==== Selected text ====

As an activist, Franco recognized that political apathy and mistrust towards the state are common among the black youth of the favelas, and especially among women. However, she maintained that precisely because of the intersection of race, gender and class oppressions they struggle with in their everyday lives, these women should occupy the spaces of power to “defend our lives,” as she would say.

She ran for city councillor in 2016 and was elected with the fifth highest vote count among 51 council members — the only black woman in a total of seven councilwomen. In about one year as a politician, Franco worked tirelessly to make the voice of the black youth of the favela, of women, and of the LGBT+ community heard in a conservative and elitist environment. She proposed 13 new bills and, in 2017, when police killings in the state of Rio spiked to over 1,000 cases, Franco used her mandate to denounce and mobilize against these crimes that disproportionally target the black youth of the favelas. 

As Franco used to insist, black women from the favelas face their daily struggles with resistance and creativity, and they are key to promoting change in Brazil’s highly unequal society.

In February of this year, when the government of Michel Temer announced a military intervention in the state of Rio de Janeiro in an attempt to salvage his low popularity, Franco became one of its most vocal critics. Temer’s announcement came at the end of Carnival in Rio, a festival that had been covered by Rede Globo, the country’s biggest media network, as having been particularly violent this year. Even though data from Rio’s Institute of Public Security indicates there was actually a decrease in the number of crimes during 2018’s Carnival compared to previous years, and despite the fact that Rio ranks as the 10th most violent state in Brazil, the president put a federal ‘auditor,’ an army general, in charge of the state of Rio de Janeiro’s public security. 

The military had been deployed to police the streets of Rio on numerous occasions before, but it was the first time an intervention of this kind took place since the end of the military dictatorship in 1985.

Franco was a leading figure in denouncing this decision, the electoral ambitions behind it, and all the arbitrary killings and human rights violations in favelas that came with it in the weeks that followed. She became a rapporteur of a City Council commission overseeing the military intervention.

Just four days before being shot, Franco denounced a deadly incursion of the military police in the Acari slum. Then, a day before her assassination, she condemned the killing of a young man from another favela by a police officer, asking, in a haunting tweet, “How many more will have to die for this war to end?”

It is clear that Franco was not just another victim of Rio’s security crisis, as Temer’s administration has being trying to convey. Because of her activism and boldness, there is a long list of potential killers, including members of the military police and militias. 

Franco dared to be a black bisexual woman from the favela who spoke out against injustice and who succeeded in occupying institutions of power to represent those who have historically been excluded from them in Brazil. She had an inspiring life trajectory and a promising political career ahead of her — on Thursday, a day after her death, it was disclosed that she was going to run for vice-governor of the state of Rio in this year’s general elections, expected to be held in October.

==== Records provided ====

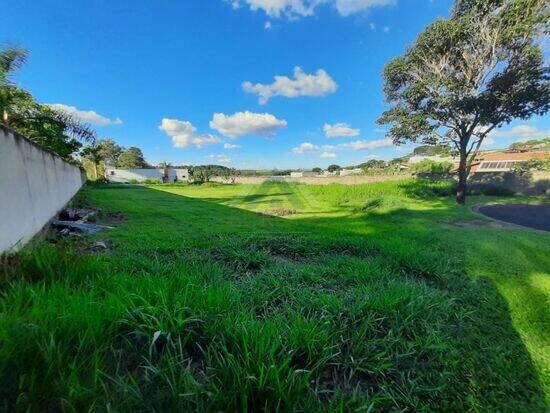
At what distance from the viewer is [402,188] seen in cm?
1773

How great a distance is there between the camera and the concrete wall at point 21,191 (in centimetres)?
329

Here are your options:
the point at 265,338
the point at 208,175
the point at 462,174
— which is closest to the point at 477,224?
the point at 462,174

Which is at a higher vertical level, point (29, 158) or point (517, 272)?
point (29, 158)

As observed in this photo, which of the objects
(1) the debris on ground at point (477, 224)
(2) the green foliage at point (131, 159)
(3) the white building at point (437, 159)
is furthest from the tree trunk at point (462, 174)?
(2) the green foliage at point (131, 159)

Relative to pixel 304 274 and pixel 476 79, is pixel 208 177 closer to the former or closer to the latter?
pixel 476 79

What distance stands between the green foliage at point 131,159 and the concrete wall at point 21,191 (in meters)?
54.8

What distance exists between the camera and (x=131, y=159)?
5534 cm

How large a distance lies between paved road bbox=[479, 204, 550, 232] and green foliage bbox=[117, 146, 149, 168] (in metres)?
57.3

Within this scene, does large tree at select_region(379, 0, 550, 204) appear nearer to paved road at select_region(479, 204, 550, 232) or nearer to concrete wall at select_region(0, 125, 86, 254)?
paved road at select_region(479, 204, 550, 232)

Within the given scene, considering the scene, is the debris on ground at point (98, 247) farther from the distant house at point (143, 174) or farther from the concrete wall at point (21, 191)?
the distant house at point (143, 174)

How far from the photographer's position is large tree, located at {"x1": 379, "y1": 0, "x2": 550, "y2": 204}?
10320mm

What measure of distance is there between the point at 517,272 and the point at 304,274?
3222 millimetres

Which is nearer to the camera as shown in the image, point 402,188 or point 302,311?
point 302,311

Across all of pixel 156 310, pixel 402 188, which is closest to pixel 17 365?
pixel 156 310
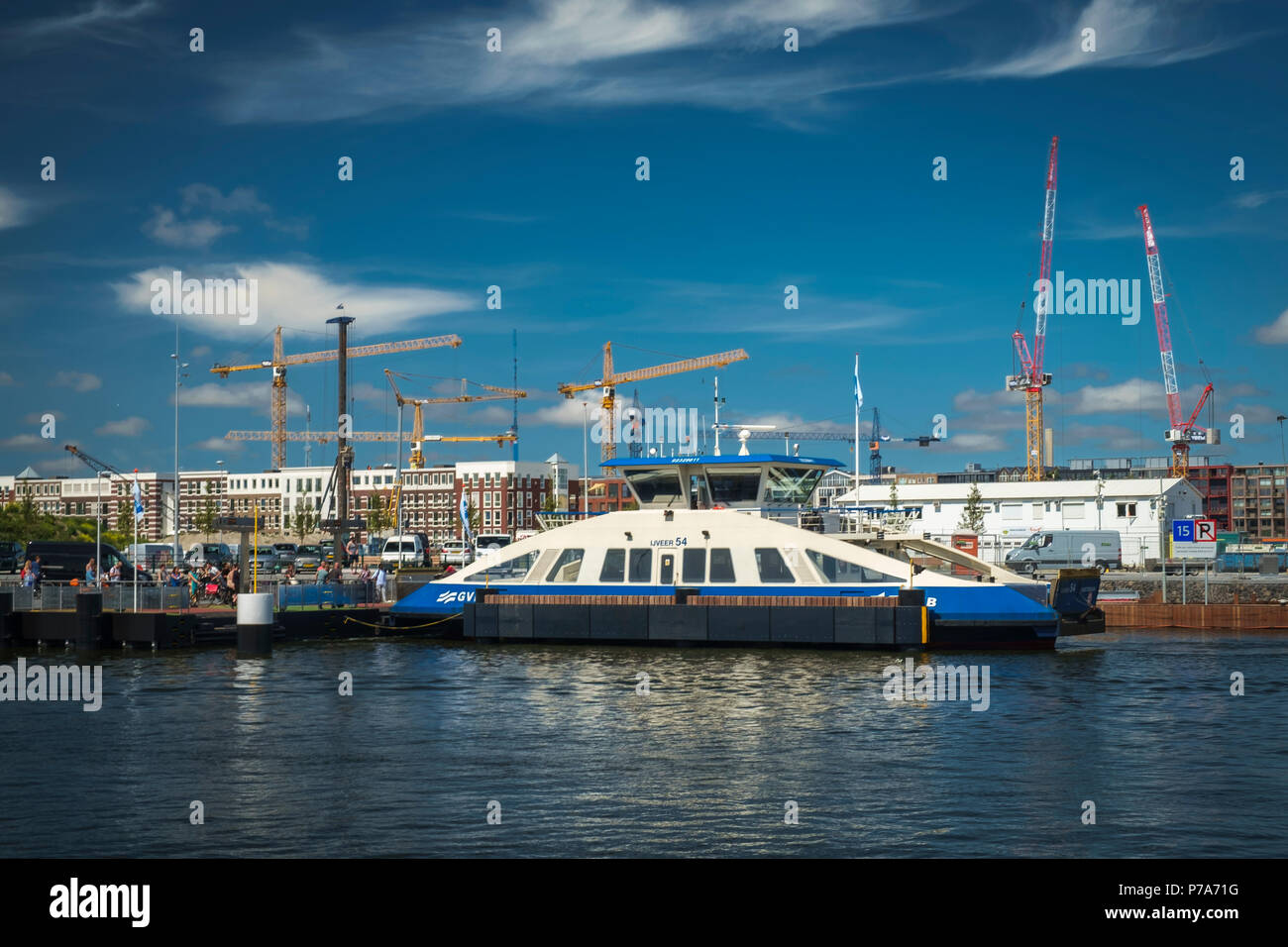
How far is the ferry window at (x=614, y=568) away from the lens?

====

- **The request**
Answer these from the text about Franco:
(a) How many new bills did Franco propose?
(b) In what year did the military dictatorship end?
(c) Where does Rio rank among Brazil's states for violence?

- **Task solution**
(a) 13
(b) 1985
(c) 10th most violent